Ils étaient sur le point d’être mis en déroute sous ce coup du sort, quand surgirent Frobert le grillon et une nombreuse troupe de ses hommes ; on pourrait dire que les ennemis sont tombés dans un bien mauvais piège : ils en ont tué plus de vingt mille ; ceux-là ne retourneront jamais dans leur pays. Les serpents sont saisis d’effroi, les grillons les serrent de près, ils font parmi eux des ravages terrifiants. Voici qu’arrive le corps de bataille du roi, que conduit Percehaie. Aussitôt que le chameau les voit, il s’adresse à ses hommes en disant : « Seigneurs, nous ne pouvons pas nous défendre contre eux. Faites vite ! Je ne puis plus vous apporter de soutien. Pensez à préserver vos vies ! » Alors, ils prennent la fuite en débandade, et les grillons tous ensemble les poursuivent à toute vitesse ; et quand Noble les voit prendre la fuite, il s’écrie : « Vite, à leur poursuite ! Voyez comme Frobert les suit de près, avec les gens de sa suite et tous les autres ! » Alors les hommes du roi abaissent leur lance en arrêt. Ils mettent toute leur énergie à les poursuivre, jusqu’au moment où ils les ont rejetés à la mer ; les païens montent dans leurs vaisseaux, dressent les voiles, mais ils repartent sans le chameau ; lui n’y entra pas, mais s’enfuit par la terre ; messire Frobert s’empare de lui et va le remettre par le frein entre les mains du roi en disant : « Sire, grâce à Dieu, vos ennemis sont entièrement vaincus ; je vous remets leur seigneur, tout en réservant mes droits sur lui. – Je vous en remercie », dit le roi.
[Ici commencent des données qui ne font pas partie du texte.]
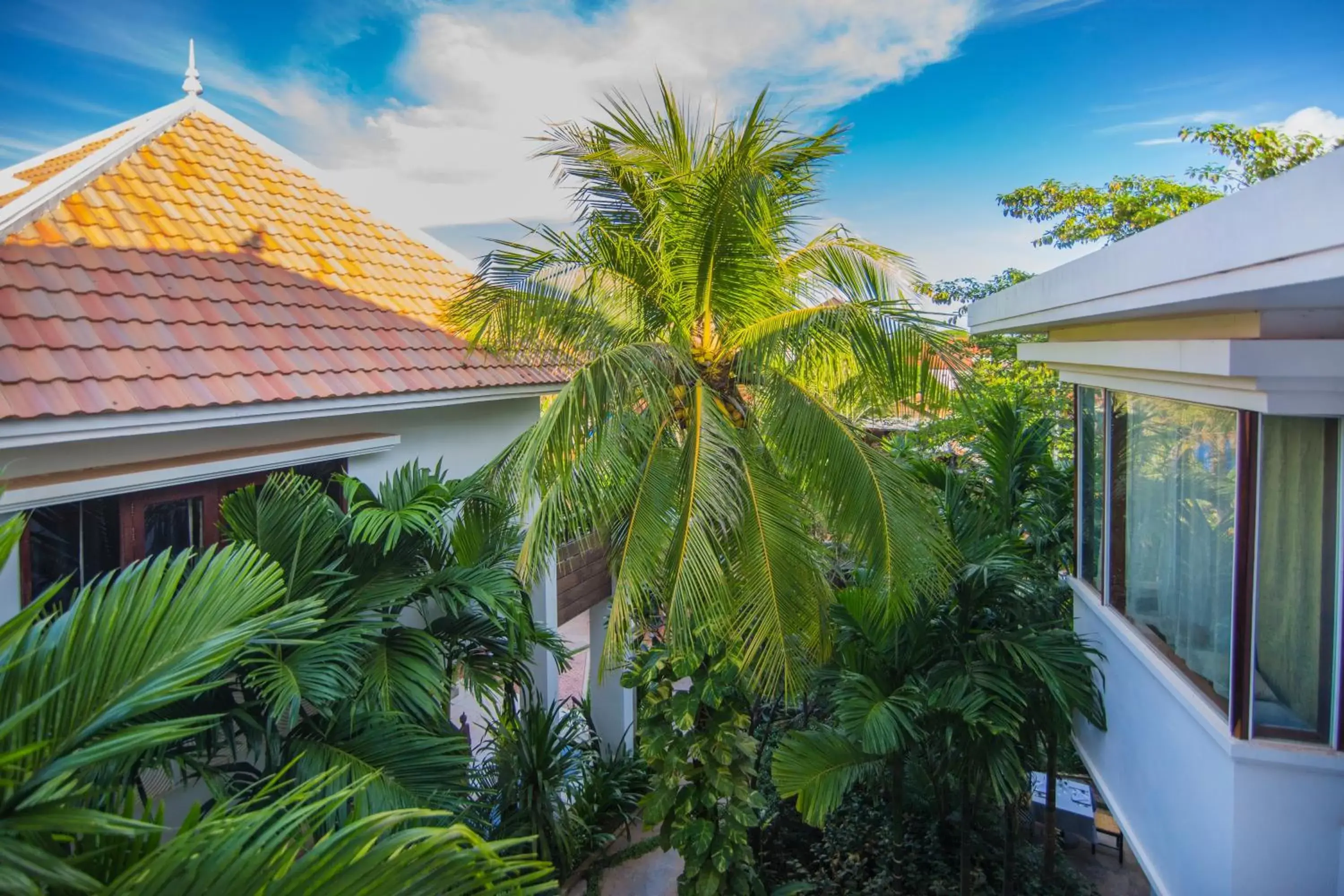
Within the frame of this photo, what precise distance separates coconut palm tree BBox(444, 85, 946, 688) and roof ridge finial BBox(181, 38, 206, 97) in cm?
444

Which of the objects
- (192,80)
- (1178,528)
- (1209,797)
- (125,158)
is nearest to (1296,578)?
(1178,528)

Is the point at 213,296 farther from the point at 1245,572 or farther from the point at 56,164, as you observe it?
the point at 1245,572

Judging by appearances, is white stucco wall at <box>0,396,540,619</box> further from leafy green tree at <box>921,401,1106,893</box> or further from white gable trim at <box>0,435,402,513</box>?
leafy green tree at <box>921,401,1106,893</box>

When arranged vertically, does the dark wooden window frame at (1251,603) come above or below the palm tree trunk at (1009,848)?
above

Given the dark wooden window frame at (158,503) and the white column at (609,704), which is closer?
the dark wooden window frame at (158,503)

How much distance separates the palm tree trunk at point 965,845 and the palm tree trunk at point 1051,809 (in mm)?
900

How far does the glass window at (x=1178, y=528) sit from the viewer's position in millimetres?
3863

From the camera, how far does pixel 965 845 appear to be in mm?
6832

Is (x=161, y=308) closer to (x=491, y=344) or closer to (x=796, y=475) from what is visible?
(x=491, y=344)

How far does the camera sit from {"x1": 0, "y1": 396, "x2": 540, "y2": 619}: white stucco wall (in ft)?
13.1

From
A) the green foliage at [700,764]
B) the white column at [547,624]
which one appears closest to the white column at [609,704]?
the white column at [547,624]

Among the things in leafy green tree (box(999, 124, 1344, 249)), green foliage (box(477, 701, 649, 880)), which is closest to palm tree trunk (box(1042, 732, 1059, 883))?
green foliage (box(477, 701, 649, 880))

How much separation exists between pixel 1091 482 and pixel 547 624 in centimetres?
560

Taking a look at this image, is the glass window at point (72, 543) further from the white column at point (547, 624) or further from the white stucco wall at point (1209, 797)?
the white stucco wall at point (1209, 797)
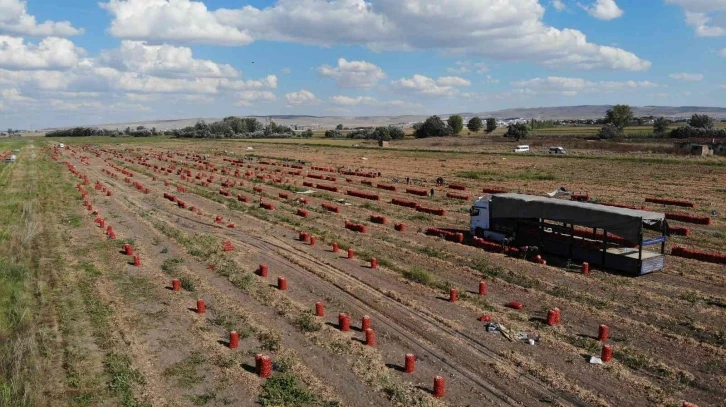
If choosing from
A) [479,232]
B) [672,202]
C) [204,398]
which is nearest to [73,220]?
[479,232]

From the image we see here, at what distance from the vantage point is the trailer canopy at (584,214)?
22172 millimetres

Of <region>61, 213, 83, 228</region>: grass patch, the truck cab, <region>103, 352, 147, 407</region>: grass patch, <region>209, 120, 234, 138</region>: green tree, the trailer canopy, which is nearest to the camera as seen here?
<region>103, 352, 147, 407</region>: grass patch

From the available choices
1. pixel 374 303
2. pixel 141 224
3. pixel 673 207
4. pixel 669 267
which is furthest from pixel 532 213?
pixel 141 224

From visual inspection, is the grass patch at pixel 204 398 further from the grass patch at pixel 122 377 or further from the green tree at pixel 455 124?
the green tree at pixel 455 124

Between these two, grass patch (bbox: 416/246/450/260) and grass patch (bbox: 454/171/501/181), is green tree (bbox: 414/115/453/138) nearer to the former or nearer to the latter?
grass patch (bbox: 454/171/501/181)

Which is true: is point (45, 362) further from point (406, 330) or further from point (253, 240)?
point (253, 240)

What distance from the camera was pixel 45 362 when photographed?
14594 millimetres

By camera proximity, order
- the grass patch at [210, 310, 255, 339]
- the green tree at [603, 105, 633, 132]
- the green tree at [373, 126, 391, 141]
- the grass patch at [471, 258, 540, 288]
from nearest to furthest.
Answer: the grass patch at [210, 310, 255, 339]
the grass patch at [471, 258, 540, 288]
the green tree at [373, 126, 391, 141]
the green tree at [603, 105, 633, 132]

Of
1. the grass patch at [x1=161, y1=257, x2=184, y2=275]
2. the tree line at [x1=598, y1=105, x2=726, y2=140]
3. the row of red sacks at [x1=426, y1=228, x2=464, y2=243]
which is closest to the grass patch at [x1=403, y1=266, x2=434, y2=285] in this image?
the row of red sacks at [x1=426, y1=228, x2=464, y2=243]

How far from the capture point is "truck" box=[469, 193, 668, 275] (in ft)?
73.1

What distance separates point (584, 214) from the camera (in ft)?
77.0

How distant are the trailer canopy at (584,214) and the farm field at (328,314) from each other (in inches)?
76.7

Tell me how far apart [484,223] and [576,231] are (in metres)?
4.50

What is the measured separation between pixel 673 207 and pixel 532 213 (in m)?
18.3
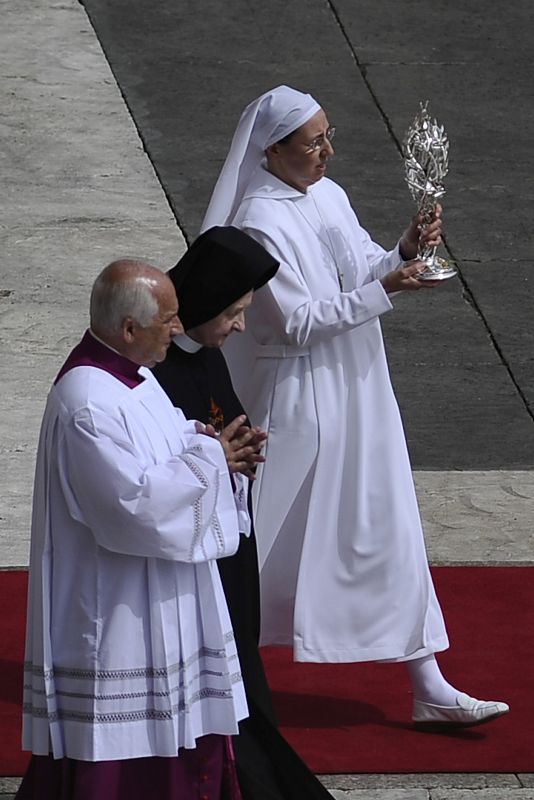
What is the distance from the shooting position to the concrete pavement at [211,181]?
8.27 meters

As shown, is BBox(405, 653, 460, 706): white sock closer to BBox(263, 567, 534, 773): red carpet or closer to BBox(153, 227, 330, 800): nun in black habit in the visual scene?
BBox(263, 567, 534, 773): red carpet

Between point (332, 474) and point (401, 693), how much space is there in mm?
858

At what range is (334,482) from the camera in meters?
5.97

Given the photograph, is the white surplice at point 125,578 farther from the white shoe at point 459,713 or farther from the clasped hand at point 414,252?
the white shoe at point 459,713

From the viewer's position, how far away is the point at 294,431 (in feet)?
19.5

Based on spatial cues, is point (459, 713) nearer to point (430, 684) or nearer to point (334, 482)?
point (430, 684)

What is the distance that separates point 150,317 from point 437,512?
3.55 meters

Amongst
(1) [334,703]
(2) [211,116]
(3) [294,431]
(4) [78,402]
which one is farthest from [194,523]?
(2) [211,116]

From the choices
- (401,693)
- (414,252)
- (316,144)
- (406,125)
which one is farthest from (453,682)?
(406,125)

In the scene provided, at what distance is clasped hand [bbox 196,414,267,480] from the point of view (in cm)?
462

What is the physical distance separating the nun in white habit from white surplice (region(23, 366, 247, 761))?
1338 millimetres

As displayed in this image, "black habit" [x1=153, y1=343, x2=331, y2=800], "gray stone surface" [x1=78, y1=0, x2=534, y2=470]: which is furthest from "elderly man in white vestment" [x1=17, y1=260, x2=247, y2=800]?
"gray stone surface" [x1=78, y1=0, x2=534, y2=470]

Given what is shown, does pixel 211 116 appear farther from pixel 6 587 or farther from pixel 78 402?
pixel 78 402

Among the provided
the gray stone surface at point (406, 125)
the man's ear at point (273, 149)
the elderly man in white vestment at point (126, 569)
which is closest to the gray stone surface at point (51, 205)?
the gray stone surface at point (406, 125)
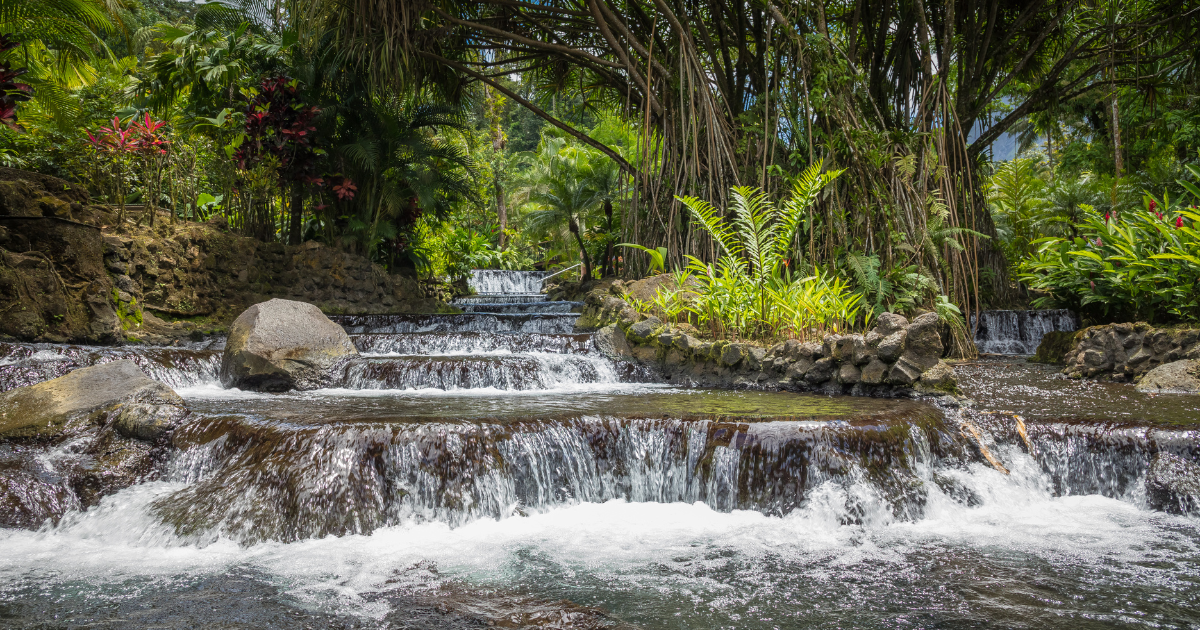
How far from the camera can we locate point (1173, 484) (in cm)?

Toute l’armée manifeste une immense joie. On a vite fait de désarmer le chameau ; aussitôt qu’il est dépouillé de ses armes, il tombe aux pieds du roi et lui dit : « J’implore votre grâce, je me reconnais votre prisonnier, vous agirez avec moi selon votre bon plaisir. Mais pardonnez-moi pour cette fois tout le mal que je vous ai fait. » Le roi lui répond : « Que ne reçoive jamais aucune faveur de Dieu celui qui vous laissera partir ainsi librement ! Bien au contraire, vous serez, en tant que traître, brûlé ou pendu, ou traîné par les chevaux. » Alors Noble appelle Brun l’ours, Baucent, Tiécelin, Roonel, Roussel et Belin, Percehaie, messire Frobert, et il leur dit devant tout le monde : « Barons, dit-il, donnez-moi conseil au sujet de cette canaille d’infidèle : quel châtiment lui infligerez-vous, et de quelle manière ? » Frobert répond : « Par saint Richier, je conseille que vous le fassiez écorcher tout vif, si du moins vous pensez que c’est ce qui convient. » Le roi répond : « Qu’il en soit fait selon votre plaisir. » Tout aussitôt, sans plus attendre, on étend le chameau à terre, et on a vite fait de l’écorcher. Baucent y plante les dents, et Roonel y enfonce les siennes ; ils ont commencé du côté de la queue. Brun l’ours leur apporte une aide efficace, ils tirent le cuir du chameau à rebours. Le voilà écorché, ils ont pris de lui une bonne vengeance. Le roi est très heureux au fond de son cœur parce que son action efficace à mis à bas ses ennemis.

Le roi éprouve une grande joie dans son cœur, mais soyez bien sûrs qu’à aucun prix il n’aurait voulu la mort de ses hommes ; elle le plonge dans la désolation. Il a fait enterrer tous les morts, à l’exception d’Epinard et de Chantecler : ceux-là, il ne veut pas les abandonner sur le champ de bataille ; il fait confectionner deux civières et y a fait étendre leur corps, puis tous prennent le chemin du retour, ce dont ils ont grand désir. Ils s’acheminèrent vers leur pays dans une atmosphère de joie et tout tranquillement. »

Le Roman de Renart, branche XXX, traduction de Gabriel Bianciotto
[collection Lettres gothiques]

2 commentaires:

Anonyme a dit…

Excellente recension.
Et rien sur Charette ? Je me sens un peu seul.

Mickaelus a dit…

Vous faites bien de me faire cette remarque, j'avais complètement oublié qu'il s'agissait aujourd'hui de la date anniversaire de l'exécution du chef vendéen... N'ayant rien sous la main à ce sujet, j'ai tout juste le temps d'enrichir ma rubrique peinture d'un nouveau tableau.